▶ Text section
============================================================
Stop the Killer Rocks

Written by Science Knowledge on 1:53 AM

The job of saving humanity from extinction currently falls to no one. NASA and other organizations should take it on

Over the past couple of years the U.S. space program has gone through a huge shake-up, leaving the nation’s goals in space unclear. I have a suggestion. NASA, working with other national space agencies and private organizations, should take on the job of ensuring that no destructive asteroid ever hits Earth on our watch. What project is more worthwhile in the long term or aweinspiring in the short term than protecting humanity from ruin?

At first glance, asteroids may seem like a distant threat. But the hazard is well documented, and the consequences could not be more severe. The history of life on Earth has been shaped by asteroid impacts. One million of them wider than 40 meters in diameter orbit the sun in our vicinity, by some estimates. An asteroid of that size struck Earth over Siberia in 1908 and laid waste an area 150 times larger than the Hiroshima atomic bomb did. The odds of a repeat in this century are about 50 percent. On the larger end, asteroids greater than about one kilometer across would have global effects that threaten human civilization.

The first step in prevention is prediction. We must find, track and predict the future trajectory of those million near-Earth objects. Astronomers have already catalogued the orbits of most of the kilometer-scale objects they think are out there, and none are known that will hit Earth in the next 100 years. Yet the great majority of smaller ones, those big enough to destroy a country or unleash a tsunami that devastates coastal cities, remain untracked. This unfinished business should be tackled next.

Asteroids are warmer than the background sky and therefore stand out in the infrared. Telescopes have blind spots, however: they cannot look in the direction of the sun, which limits the effectiveness of telescopes stationed on or near Earth. The National Research Council recommended in 2009 that NASA place an infrared survey spacecraft in a Venuslike orbit around the sun. As it looked outward, away from the sun, the observatory would spot asteroids that go unseen from Earth. Once completed, such a survey would remain valid for about a century— the timescale on which the measured orbits begin to change because of gravitational interactions with planets—before we would have to do it again. The cost of such a mission would be several hundred million dollars—expensive, to be sure, but a bargain compared with NASA’s current budget, let alone the damage of an asteroid strike.
============================================================
▶ Stored entries
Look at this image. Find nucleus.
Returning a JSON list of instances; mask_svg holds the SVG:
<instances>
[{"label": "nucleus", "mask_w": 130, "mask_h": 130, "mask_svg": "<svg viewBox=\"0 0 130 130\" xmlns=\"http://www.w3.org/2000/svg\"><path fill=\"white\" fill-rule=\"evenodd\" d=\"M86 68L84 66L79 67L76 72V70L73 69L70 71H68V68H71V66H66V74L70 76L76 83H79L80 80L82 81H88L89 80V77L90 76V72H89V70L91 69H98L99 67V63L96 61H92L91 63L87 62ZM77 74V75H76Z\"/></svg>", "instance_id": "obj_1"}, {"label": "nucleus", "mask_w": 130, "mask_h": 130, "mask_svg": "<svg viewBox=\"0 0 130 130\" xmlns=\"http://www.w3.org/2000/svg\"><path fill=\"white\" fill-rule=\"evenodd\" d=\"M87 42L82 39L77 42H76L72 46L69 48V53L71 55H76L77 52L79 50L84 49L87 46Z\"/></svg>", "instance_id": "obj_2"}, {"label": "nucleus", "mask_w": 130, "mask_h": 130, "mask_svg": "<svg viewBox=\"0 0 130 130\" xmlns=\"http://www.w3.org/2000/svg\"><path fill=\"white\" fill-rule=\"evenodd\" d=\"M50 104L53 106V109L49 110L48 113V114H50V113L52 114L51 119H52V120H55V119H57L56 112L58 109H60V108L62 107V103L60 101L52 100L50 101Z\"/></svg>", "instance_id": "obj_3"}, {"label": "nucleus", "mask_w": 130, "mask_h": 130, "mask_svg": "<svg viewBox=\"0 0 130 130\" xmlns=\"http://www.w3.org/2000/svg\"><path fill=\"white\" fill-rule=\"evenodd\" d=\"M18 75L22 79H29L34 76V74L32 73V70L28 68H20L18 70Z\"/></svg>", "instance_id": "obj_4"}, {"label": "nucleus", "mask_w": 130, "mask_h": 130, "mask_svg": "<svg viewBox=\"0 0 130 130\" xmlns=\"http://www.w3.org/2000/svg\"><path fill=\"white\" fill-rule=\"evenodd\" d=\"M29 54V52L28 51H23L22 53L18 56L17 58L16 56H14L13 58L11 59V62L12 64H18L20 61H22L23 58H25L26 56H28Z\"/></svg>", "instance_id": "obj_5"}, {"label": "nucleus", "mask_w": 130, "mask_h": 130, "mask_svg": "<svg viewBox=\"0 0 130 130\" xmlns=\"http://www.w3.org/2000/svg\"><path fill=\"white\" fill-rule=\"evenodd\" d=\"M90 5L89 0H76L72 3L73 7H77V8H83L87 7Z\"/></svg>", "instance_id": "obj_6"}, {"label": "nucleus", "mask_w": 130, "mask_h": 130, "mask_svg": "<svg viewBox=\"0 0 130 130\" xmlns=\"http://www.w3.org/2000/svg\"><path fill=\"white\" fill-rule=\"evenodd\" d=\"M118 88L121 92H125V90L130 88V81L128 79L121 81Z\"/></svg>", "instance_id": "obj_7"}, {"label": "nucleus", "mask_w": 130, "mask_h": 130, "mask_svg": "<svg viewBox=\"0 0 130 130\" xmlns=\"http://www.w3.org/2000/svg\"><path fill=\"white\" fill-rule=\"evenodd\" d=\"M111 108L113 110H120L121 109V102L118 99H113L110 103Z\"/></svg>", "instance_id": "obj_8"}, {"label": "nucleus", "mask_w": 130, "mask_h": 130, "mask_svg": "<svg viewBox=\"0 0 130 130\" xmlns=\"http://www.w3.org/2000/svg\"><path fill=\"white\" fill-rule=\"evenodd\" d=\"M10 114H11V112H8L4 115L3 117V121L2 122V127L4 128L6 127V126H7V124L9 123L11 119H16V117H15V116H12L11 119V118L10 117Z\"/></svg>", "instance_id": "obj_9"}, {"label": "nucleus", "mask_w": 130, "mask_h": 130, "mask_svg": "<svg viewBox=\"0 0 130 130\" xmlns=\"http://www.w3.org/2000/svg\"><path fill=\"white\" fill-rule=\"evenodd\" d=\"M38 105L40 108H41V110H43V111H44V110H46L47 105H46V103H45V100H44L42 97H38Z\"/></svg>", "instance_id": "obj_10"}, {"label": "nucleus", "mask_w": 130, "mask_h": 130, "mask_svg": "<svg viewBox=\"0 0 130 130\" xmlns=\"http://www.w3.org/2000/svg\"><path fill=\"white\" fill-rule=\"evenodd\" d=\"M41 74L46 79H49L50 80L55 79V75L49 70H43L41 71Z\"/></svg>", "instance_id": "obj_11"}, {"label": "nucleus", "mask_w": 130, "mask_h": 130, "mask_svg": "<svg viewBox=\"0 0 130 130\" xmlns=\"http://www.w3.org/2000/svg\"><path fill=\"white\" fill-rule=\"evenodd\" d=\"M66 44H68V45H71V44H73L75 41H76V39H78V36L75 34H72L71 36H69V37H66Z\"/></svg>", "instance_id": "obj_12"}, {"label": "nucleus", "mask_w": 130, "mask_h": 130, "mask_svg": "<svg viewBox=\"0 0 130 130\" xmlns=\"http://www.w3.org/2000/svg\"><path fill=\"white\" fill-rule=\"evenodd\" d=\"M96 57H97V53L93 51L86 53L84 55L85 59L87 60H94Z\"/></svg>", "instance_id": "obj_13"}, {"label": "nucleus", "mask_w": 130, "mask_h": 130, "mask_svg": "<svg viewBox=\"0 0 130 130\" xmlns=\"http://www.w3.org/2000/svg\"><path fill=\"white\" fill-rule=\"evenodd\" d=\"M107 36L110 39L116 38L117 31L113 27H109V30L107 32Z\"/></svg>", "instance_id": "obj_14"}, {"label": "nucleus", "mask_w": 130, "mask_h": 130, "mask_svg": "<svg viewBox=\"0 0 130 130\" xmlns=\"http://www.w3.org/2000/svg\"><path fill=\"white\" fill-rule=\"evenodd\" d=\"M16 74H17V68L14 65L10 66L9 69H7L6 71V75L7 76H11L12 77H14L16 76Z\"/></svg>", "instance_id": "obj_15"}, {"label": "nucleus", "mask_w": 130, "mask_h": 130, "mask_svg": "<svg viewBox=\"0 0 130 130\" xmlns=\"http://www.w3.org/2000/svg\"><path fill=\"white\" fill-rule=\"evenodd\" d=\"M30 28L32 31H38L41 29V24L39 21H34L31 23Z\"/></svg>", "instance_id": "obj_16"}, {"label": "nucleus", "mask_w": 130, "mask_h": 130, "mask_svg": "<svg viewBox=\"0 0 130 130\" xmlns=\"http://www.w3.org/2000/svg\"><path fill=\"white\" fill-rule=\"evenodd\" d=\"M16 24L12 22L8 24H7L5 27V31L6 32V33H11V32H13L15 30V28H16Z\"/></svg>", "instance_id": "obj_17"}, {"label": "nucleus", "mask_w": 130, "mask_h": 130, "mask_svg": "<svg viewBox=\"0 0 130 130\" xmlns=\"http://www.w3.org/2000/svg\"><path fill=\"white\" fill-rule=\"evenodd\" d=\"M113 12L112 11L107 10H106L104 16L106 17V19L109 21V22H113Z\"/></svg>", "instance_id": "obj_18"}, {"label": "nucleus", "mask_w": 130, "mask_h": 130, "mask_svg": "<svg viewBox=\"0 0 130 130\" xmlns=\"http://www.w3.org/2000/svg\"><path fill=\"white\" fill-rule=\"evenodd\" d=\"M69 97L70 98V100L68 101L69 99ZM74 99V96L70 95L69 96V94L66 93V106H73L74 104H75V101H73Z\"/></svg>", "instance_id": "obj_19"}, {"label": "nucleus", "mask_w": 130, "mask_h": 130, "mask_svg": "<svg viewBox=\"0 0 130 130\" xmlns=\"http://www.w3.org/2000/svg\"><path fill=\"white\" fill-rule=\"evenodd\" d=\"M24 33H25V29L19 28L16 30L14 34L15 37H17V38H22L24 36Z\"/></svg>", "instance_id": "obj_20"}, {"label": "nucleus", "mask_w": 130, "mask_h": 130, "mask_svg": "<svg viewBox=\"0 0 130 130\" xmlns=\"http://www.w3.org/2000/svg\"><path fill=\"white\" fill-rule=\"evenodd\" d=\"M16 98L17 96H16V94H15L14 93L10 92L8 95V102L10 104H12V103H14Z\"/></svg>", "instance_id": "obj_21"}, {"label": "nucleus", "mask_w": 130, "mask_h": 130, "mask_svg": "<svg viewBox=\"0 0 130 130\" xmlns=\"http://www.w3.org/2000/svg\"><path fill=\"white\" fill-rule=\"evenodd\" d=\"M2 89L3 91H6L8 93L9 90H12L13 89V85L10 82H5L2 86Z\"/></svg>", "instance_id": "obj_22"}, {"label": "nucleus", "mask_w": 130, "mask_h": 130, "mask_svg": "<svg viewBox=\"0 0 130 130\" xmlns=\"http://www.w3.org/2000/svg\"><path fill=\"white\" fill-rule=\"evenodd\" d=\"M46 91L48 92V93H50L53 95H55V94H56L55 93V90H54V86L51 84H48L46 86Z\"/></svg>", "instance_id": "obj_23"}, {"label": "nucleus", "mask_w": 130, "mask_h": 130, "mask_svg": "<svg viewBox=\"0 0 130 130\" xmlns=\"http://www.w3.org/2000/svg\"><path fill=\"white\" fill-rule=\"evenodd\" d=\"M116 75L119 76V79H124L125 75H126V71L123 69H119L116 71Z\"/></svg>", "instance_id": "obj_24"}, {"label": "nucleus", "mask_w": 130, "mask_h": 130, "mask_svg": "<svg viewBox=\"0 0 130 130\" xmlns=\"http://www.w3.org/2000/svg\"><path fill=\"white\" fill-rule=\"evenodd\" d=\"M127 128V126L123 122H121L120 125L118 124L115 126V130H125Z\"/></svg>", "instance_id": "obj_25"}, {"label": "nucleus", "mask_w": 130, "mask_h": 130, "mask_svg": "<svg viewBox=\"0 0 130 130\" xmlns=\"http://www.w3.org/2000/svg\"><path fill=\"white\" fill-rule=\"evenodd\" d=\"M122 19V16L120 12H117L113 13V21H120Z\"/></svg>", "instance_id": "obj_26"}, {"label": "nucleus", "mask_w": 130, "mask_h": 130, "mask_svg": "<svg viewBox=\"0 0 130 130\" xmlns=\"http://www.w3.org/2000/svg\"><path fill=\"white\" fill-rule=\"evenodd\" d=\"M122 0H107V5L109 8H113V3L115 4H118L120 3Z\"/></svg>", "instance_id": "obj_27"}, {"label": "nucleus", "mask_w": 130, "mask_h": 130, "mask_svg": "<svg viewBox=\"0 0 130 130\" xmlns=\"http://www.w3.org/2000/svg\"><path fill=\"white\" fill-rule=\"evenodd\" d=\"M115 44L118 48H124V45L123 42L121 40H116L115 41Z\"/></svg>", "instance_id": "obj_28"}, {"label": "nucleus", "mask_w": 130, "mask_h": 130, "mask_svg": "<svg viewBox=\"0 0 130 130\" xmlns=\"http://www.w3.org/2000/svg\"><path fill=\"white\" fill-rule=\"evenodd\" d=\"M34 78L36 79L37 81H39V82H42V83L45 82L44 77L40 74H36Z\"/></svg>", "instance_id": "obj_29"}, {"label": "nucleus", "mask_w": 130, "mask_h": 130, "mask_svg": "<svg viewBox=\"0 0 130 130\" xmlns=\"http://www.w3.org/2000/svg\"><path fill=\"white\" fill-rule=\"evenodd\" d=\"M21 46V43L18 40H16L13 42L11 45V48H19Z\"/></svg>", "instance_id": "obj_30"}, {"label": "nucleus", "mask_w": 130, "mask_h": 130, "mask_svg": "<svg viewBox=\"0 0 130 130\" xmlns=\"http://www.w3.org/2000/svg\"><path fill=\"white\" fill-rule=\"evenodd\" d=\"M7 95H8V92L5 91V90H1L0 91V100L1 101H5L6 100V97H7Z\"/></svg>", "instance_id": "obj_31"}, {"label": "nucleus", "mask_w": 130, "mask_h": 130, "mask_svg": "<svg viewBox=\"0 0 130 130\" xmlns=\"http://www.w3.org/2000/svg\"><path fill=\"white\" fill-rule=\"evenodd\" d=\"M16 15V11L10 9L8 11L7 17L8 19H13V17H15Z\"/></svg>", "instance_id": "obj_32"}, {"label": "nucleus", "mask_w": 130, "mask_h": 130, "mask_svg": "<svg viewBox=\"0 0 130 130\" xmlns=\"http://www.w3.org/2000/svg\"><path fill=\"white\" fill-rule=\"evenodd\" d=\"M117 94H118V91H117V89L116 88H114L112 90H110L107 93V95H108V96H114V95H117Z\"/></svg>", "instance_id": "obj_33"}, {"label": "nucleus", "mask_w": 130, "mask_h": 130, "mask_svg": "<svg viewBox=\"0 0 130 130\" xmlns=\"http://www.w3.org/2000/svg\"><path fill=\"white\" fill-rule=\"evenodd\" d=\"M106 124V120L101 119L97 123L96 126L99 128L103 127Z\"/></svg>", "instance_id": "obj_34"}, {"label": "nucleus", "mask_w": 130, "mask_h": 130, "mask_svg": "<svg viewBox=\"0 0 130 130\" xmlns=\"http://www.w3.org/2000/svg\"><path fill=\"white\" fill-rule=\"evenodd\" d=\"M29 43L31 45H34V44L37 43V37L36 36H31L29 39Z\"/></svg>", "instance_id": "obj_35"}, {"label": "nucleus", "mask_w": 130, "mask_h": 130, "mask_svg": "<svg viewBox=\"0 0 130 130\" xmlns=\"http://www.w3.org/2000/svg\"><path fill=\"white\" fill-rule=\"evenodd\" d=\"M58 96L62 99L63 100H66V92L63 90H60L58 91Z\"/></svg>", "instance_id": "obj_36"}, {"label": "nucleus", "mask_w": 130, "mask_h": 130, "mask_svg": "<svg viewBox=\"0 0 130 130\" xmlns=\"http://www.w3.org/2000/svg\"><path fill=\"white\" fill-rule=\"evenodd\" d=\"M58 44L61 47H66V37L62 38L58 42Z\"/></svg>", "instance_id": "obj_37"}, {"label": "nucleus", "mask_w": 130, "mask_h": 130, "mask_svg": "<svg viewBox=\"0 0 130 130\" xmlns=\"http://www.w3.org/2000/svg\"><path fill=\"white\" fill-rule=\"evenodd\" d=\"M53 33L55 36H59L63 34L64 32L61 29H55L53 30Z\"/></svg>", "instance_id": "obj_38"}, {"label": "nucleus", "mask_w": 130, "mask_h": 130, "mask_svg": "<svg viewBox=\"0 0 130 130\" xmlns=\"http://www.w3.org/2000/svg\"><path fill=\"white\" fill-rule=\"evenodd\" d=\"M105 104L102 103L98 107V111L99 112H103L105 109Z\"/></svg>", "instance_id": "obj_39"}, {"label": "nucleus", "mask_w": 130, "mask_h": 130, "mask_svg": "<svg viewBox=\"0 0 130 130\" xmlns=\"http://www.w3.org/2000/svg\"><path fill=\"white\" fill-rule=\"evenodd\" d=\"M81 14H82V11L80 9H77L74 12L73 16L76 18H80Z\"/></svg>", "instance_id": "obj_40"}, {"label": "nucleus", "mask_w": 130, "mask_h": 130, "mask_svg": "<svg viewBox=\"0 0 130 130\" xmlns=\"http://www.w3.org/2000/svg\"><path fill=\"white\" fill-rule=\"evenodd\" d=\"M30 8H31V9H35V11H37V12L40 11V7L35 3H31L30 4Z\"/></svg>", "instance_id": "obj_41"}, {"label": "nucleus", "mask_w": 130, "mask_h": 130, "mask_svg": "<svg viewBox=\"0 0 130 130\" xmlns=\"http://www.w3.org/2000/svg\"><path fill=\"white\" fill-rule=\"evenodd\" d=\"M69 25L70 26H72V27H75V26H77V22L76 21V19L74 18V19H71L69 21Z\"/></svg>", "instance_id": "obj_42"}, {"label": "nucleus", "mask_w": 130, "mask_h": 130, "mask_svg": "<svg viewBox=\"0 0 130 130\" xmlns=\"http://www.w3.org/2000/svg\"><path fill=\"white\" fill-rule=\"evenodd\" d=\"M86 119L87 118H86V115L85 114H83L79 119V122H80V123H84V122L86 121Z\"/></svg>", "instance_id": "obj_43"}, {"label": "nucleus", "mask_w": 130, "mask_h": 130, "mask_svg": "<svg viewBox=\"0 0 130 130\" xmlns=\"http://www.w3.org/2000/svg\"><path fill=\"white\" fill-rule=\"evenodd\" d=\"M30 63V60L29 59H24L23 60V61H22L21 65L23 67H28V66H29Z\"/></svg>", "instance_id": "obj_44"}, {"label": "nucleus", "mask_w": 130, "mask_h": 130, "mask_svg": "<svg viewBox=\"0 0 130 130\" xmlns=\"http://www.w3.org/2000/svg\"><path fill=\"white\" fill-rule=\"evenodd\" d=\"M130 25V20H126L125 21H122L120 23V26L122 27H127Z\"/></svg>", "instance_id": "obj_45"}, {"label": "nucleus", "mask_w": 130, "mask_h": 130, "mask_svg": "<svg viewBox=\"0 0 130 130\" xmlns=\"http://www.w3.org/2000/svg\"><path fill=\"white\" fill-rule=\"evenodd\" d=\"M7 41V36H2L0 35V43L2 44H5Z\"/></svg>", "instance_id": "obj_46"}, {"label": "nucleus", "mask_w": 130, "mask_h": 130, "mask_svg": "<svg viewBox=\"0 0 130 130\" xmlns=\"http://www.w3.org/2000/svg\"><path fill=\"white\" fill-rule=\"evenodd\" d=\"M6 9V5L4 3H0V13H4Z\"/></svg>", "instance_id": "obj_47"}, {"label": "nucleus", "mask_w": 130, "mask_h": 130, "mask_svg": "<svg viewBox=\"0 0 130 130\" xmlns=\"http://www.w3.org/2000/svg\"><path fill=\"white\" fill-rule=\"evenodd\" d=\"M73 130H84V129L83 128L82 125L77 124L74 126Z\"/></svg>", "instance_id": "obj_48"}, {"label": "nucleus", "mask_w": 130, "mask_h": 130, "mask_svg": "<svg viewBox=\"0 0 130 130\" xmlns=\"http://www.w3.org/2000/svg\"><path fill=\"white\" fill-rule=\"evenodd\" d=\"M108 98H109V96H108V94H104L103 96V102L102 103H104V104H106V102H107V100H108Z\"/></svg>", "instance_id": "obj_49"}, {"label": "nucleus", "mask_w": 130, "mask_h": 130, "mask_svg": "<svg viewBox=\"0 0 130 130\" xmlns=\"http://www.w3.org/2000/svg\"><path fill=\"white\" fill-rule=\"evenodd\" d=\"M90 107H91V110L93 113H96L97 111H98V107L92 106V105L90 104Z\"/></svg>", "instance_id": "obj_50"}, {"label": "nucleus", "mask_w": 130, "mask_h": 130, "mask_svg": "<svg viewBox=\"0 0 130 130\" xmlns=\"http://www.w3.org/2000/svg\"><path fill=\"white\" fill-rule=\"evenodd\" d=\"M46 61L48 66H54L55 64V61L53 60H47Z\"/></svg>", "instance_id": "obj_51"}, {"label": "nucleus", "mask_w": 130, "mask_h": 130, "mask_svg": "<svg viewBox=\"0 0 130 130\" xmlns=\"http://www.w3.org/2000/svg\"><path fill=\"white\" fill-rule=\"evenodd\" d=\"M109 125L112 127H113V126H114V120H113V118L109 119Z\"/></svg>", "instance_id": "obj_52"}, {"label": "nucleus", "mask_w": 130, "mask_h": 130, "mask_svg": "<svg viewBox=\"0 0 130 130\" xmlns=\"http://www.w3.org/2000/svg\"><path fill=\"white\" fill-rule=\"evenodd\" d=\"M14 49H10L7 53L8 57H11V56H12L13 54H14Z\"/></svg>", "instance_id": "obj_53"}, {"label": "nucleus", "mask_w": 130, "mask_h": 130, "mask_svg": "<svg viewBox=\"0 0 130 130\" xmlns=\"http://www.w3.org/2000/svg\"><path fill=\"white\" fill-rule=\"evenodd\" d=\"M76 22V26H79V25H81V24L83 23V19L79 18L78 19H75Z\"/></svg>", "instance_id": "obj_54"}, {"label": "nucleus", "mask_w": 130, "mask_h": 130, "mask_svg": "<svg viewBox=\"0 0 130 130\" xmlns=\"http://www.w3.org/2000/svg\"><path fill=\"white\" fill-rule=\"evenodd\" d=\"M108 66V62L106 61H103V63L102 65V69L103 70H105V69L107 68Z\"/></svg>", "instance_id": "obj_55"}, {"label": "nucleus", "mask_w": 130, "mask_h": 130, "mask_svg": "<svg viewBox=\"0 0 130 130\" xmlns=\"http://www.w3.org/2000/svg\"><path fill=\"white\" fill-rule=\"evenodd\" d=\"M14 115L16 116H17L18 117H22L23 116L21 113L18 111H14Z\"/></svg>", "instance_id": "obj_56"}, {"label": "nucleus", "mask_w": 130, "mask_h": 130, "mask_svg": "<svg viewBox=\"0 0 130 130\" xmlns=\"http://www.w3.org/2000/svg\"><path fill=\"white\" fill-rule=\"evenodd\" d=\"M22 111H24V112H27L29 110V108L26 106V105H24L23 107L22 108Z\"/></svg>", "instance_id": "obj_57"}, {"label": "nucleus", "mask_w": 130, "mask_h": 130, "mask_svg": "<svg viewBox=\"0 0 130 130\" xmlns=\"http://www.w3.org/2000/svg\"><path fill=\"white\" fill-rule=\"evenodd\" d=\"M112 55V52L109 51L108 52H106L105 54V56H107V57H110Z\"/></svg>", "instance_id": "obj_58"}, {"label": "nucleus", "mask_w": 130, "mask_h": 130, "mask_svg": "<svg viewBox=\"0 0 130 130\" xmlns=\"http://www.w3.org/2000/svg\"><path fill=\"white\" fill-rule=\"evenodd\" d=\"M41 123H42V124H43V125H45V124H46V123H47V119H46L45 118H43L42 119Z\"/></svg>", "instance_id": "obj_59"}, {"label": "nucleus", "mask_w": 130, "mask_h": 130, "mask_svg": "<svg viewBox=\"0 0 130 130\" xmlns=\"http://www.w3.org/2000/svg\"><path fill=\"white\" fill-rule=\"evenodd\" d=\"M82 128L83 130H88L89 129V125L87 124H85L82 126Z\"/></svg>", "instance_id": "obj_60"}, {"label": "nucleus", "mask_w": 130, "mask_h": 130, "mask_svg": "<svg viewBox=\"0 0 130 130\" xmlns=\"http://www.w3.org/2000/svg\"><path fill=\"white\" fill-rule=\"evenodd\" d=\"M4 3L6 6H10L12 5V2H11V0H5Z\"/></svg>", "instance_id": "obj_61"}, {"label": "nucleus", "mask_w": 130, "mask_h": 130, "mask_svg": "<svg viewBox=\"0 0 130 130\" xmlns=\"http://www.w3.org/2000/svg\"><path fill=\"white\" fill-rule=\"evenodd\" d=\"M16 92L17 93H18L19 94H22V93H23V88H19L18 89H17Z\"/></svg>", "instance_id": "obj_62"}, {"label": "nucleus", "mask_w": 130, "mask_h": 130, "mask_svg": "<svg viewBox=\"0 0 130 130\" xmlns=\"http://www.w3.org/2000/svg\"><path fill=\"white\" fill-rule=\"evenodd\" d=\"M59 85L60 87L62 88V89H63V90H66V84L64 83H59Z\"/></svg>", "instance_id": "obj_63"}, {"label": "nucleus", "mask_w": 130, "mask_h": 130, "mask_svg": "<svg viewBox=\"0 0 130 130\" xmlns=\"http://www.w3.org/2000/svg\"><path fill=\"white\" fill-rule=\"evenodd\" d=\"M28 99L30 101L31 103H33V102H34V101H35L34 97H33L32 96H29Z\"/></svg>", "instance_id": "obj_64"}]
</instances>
============================================================
Write the next part of the essay on asteroid defense, starting after its last paragraph.

Should astronomers find an asteroid on a collision course, our task would be to reach out and alter its orbit to prevent that impact. If we find the asteroid early enough (decades ahead of its projected impact), several existing technologies might work: tow it, ram it, nuke it or employ some combination. (My colleagues and I used to advocate pushing on the asteroid with a rocket but recent results on asteroid properties and orbits have made us reconsider.)

Yet no one is really sure whether these options would actually work. Surely the time to test them is before they are needed for real. NASA and other organizations should build and try out a system to deflect a nonthreatening asteroid in a controllable way. Given that astronomers have not even begun a complete asteroid survey, there is a real risk they will find an incoming asteroid before we have time to do a dry run. So this work must begin now. It would not take large increases to NASA’s budget.

All civilizations that inhabit planetary systems must eventually deal with the asteroid threat, or they will go the way of the dinosaurs. We need to predict in advance when impacts are going to occur and, if necessary, shift the orbits of threatening asteroids. In effect, we must change the evolution of the solar system.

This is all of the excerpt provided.